═══ TEXT SECTION
# embossed barqs



## bubbas dad (Jul 29, 2005)

i picked up this embossed barqs bottle at the fleamarket for 25 cent. not a scratch or mark on it. i was wondering if someone could give an approx date for it. i'm thinking 40's.


----------



## digdug (Jul 29, 2005)

I've got one just like it (Well-almost like it, mine has case wear). Mine is from 1965. Has the date code stamped on bottom. What does yours have on the bottom?   I bought mine for a quarter too, but I bought mine in the 1970's in Biloxi, Miss. at a gas station and drank the contents. I was about 10 years old on a family trip. I bought only because it was embossed! All the others were ACL in the cold case. I saw the embossed sitting in the back, dug it out and it had Grape flavored soda. (GROSS! I hate grape stuff), but I collected bottles, was the only embossed I had ever seen.


----------



## bubbas dad (Jul 29, 2005)

the embossing on the bottom reads "dr pepper bottling co. bellaire, o." and a square with a "g" inside. no date codes.


----------



## Gunsmoke47 (Jul 29, 2005)

Hey John, a square type G inside a square is the Glenshaw Glass Co, , Glenshaw Pa. 1895 to date.(of this reference book. 1971)That particular mark was adopted in 1932. I know it doesn't tell you much about the bottle date, but at least you know the maker.  Kelley


----------



## BARQS19 (Aug 6, 2005)

Hi that design, Drink Barq's It's Good within a square dates to around the 50s. I have that same bottle, no date mentioned.  I have other Barq's just like it from other towns but they are all put up. Bottle is worth around $5.
 Robert
 BARQS19


----------



## bubbas dad (Aug 6, 2005)

thanks. i was thinking late 40's or 50's


----------



## madman (Aug 7, 2005)
══════
═══ MATERIAL SUPPLIED
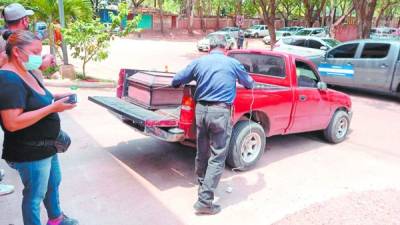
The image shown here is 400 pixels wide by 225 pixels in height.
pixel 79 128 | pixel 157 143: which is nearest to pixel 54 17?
pixel 79 128

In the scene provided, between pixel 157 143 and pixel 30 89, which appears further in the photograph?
pixel 157 143

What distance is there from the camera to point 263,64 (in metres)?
5.85

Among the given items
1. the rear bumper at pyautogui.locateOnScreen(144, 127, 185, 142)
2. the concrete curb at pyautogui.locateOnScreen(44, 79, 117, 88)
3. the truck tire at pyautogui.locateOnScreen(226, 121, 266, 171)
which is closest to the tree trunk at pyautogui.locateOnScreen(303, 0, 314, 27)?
the concrete curb at pyautogui.locateOnScreen(44, 79, 117, 88)

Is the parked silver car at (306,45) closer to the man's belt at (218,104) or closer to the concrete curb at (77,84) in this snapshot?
the concrete curb at (77,84)

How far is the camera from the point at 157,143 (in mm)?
5984

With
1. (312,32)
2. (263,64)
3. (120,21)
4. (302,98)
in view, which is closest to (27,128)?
(263,64)

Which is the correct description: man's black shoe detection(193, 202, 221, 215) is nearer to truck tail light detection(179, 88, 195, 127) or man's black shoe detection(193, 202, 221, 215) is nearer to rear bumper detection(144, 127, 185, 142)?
rear bumper detection(144, 127, 185, 142)

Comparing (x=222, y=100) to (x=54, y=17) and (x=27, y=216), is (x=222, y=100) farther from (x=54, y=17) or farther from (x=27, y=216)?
(x=54, y=17)

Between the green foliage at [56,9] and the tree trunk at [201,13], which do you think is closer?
the green foliage at [56,9]

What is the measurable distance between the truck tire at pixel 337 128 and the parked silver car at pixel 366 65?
14.0 feet

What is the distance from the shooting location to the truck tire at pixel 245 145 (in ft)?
15.8

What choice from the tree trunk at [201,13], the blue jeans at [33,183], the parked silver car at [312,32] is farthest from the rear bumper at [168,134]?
the tree trunk at [201,13]

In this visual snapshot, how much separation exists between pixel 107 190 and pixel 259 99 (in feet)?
7.40

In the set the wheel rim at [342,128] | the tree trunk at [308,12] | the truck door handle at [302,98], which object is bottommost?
the wheel rim at [342,128]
══════
**SHORT PROBLEM A**
Rewrite the part of the forum thread about the embossed Barq's bottle starting with "## digdug (Jul" and going on through "no date codes.", using "general store" in place of "gas station".
**SHORT PROBLEM B**
In the forum thread about the embossed Barq's bottle, which glass company used a "G" inside a square as its mark?
**SHORT PROBLEM C**
Continue the forum thread about the embossed Barq's bottle from its final line.

**TASK RESPONSE A**
## digdug (Jul 29, 2005)

I've got one just like it (Well-almost like it, mine has case wear). Mine is from 1965. Has the date code stamped on bottom. What does yours have on the bottom?   I bought mine for a quarter too, but I bought mine in the 1970's in Biloxi, Miss. at a general store and drank the contents. I was about 10 years old on a family trip. I bought only because it was embossed! All the others were ACL in the cold case. I saw the embossed sitting in the back, dug it out and it had Grape flavored soda. (GROSS! I hate grape stuff), but I collected bottles, was the only embossed I had ever seen.


----------



## bubbas dad (Jul 29, 2005)

the embossing on the bottom reads "dr pepper bottling co. bellaire, o." and a square with a "g" inside. no date codes.

**TASK RESPONSE B**
The Glenshaw Glass Co. of Glenshaw, Pa.

**TASK RESPONSE C**
hey bd, nice bottle man ,love to see your stuff !!! man i was digging today and youd be sickined by all the broken dd cokes i was finding all the bigger stuff gets broken it seems  mike


----------



## bubbas dad (Aug 7, 2005)

just think of all the great bottles just laying out there covered up waiting for someone to help them to the surface. makes you want to run out there with a shovel and ease their suffering.by your recent posts, looks like you hit a great spot . haven't found much around here lately. have bought a few from ebay though. good luck with your digging.


----------



## madman (Aug 8, 2005)

hey bd ino its keeps me up nights thinking about it, hey i love to dig others like to browse i like both, but theres no thrill like digging up a bottle, man what a rush   mike


----------



## cait_p (Aug 21, 2005)

Ah ha!!! I've found one just like the one pictured, cleaning up very nicely, no chips or scratches. On the bottom, mine says the following:

 DESIGN PAT.D-98026

 7517-2 B 36

 Any thoughts? I'd love to hear them!!! Also, might anyone want this gem? As I've said elsewhere, I'm not a collector myself, I have nowhere to keep these things without them getting damaged, and I'd love to pass them on to people who will appreciate them.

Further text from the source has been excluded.